Activity: Exactly the lines from the one holding "Design*Sponge - Monogram Wreath" through the end of the material below must be printed, nothing more, and the pictures must be dropped.

Provided records:
+ + +

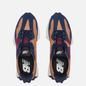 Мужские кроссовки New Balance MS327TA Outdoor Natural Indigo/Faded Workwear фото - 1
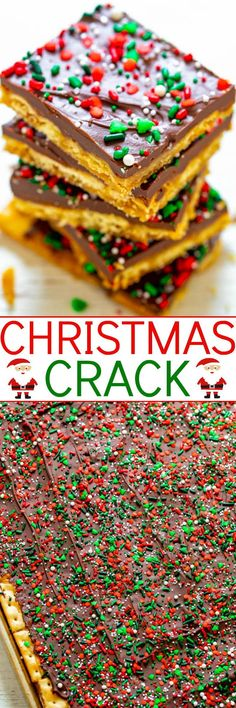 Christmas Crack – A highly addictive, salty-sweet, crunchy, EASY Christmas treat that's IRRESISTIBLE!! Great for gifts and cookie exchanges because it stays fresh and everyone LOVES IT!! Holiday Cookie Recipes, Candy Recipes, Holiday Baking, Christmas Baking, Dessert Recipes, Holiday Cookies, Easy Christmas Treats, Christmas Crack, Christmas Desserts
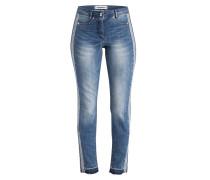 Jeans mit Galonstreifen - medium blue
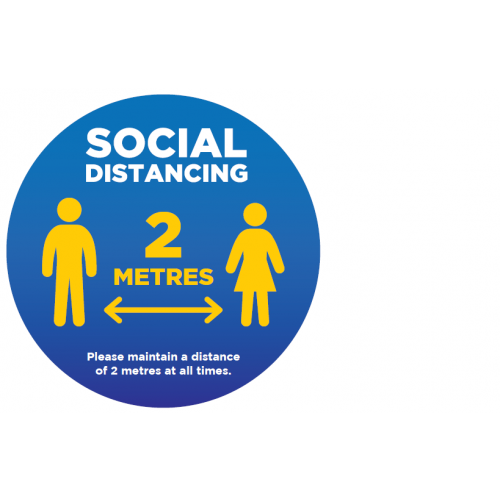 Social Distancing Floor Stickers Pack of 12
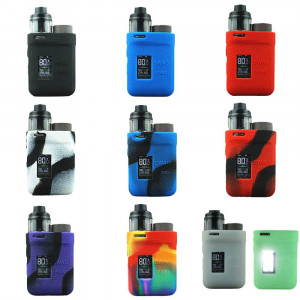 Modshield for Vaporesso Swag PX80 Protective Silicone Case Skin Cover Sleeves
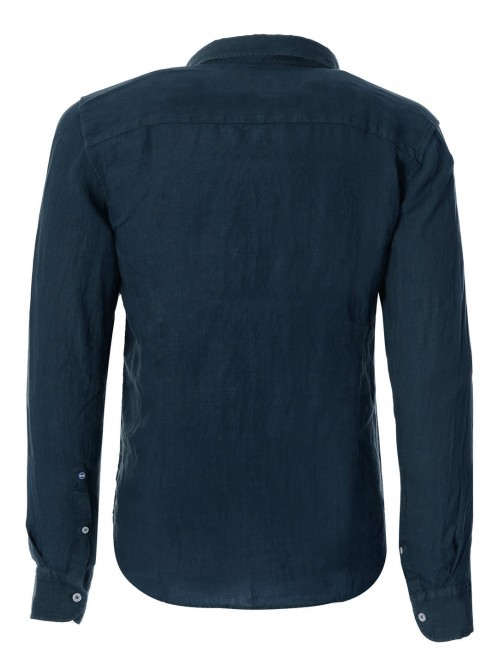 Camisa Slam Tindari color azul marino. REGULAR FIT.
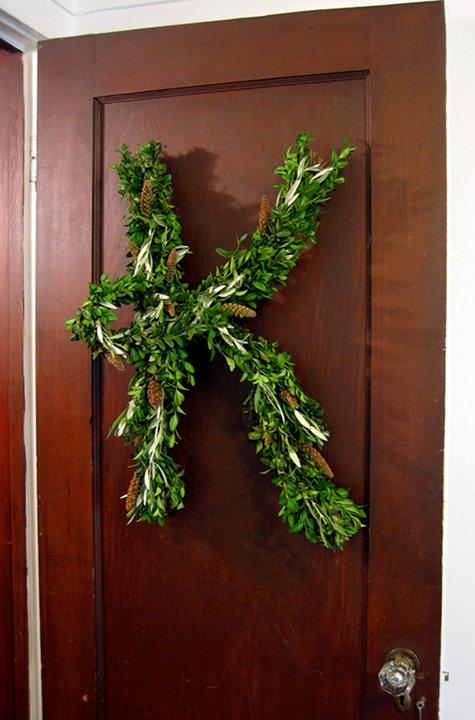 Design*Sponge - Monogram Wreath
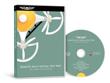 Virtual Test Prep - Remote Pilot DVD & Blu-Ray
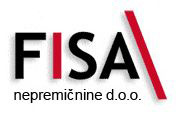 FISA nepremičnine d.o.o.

+ + +

Answer space:
 Design*Sponge - Monogram Wreath
 Virtual Test Prep - Remote Pilot DVD & Blu-Ray
 FISA nepremičnine d.o.o.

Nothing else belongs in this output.